## Work instructions:
In the data, starting with the line that contains "From furthest to" and going on through the line that contains "From pixel 396", swap "camera distance" for "distance from the camera". Give back only those lines, with nothing else changed.

## Input material:
---*---

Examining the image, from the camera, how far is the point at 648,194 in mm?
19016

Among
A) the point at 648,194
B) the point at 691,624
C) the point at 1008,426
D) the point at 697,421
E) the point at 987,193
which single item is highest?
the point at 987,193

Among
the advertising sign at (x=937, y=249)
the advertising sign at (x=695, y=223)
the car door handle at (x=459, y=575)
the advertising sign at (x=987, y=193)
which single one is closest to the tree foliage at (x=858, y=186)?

---*---

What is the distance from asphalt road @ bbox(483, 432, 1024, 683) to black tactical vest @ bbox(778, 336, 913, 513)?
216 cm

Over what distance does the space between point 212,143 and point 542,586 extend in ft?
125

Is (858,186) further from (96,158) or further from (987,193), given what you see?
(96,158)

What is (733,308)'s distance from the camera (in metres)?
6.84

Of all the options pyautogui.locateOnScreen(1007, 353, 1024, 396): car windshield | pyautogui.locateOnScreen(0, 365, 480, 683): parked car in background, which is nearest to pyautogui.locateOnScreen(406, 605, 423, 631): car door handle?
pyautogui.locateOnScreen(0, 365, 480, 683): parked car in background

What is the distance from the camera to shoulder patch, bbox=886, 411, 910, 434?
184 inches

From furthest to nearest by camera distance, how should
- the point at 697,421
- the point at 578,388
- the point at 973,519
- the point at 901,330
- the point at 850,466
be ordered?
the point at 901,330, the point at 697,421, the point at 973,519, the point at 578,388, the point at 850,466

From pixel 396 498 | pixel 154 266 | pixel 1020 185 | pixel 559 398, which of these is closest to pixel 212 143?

---*---

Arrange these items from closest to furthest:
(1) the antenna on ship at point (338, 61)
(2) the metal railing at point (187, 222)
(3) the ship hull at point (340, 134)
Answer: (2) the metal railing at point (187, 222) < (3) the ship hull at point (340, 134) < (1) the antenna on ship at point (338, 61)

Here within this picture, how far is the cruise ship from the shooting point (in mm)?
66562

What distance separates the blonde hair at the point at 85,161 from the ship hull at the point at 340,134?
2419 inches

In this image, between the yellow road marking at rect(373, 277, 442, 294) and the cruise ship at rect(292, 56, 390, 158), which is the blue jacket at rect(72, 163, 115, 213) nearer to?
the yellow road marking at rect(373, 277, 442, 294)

---*---

## Answer to this exercise:
From furthest to nearest by distance from the camera, how should
- the point at 697,421
- the point at 578,388
- the point at 973,519
- the point at 901,330
- the point at 850,466
be ordered?
the point at 901,330, the point at 697,421, the point at 973,519, the point at 578,388, the point at 850,466

From pixel 396 498 | pixel 154 266 | pixel 1020 185 | pixel 559 398, which of these is closest to pixel 212 143?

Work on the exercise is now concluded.